### WHAT IS ASKED:
In the entries from the line with "Looking among" to the line with "18.0 metres", switch "round cookie" to "round biscuit" wherever it occurs. Write those lines out again with nothing else changed.

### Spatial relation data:
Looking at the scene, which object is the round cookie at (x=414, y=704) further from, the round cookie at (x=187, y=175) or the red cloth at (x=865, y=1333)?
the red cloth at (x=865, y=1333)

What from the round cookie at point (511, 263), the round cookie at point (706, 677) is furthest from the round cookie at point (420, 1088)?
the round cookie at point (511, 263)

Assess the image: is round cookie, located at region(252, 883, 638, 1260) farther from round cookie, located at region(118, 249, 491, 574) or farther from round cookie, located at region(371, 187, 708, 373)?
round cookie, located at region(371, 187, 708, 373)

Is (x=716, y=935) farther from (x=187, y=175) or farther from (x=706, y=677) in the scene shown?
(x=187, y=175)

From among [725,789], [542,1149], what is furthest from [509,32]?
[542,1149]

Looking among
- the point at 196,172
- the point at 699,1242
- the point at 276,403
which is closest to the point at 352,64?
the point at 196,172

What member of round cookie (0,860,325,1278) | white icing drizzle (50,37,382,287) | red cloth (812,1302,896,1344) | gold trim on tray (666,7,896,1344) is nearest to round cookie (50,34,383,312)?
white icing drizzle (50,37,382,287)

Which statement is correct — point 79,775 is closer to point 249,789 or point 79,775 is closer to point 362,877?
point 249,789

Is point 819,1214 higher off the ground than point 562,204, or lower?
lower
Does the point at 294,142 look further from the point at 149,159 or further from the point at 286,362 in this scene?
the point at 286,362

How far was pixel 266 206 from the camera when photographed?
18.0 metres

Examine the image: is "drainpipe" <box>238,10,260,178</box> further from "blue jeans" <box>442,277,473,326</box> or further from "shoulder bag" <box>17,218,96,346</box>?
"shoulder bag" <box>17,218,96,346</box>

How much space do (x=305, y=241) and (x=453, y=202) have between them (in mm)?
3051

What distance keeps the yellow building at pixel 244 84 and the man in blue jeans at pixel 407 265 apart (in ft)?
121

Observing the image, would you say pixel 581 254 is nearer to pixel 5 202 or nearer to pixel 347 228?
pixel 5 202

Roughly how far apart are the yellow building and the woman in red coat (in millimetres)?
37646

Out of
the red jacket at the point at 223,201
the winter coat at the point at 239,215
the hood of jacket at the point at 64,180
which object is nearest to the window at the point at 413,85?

### RESPONSE TO THE EXERCISE:
Looking among
- the point at 196,172
- the point at 699,1242
- the point at 276,403
which is closest to the point at 352,64?
the point at 196,172

What member of round biscuit (0,860,325,1278) | white icing drizzle (50,37,382,287) | red cloth (812,1302,896,1344) | gold trim on tray (666,7,896,1344) is nearest to round biscuit (50,34,383,312)?
white icing drizzle (50,37,382,287)

Which statement is correct — point 79,775 is closer to point 249,789 or point 79,775 is closer to point 362,877?
point 249,789

Is point 819,1214 higher off the ground than point 562,204, or lower?
lower
Does the point at 294,142 look further from the point at 149,159 or further from the point at 286,362 in this scene?
the point at 286,362

How far was pixel 266 206 from the camera when photographed?
18.0 metres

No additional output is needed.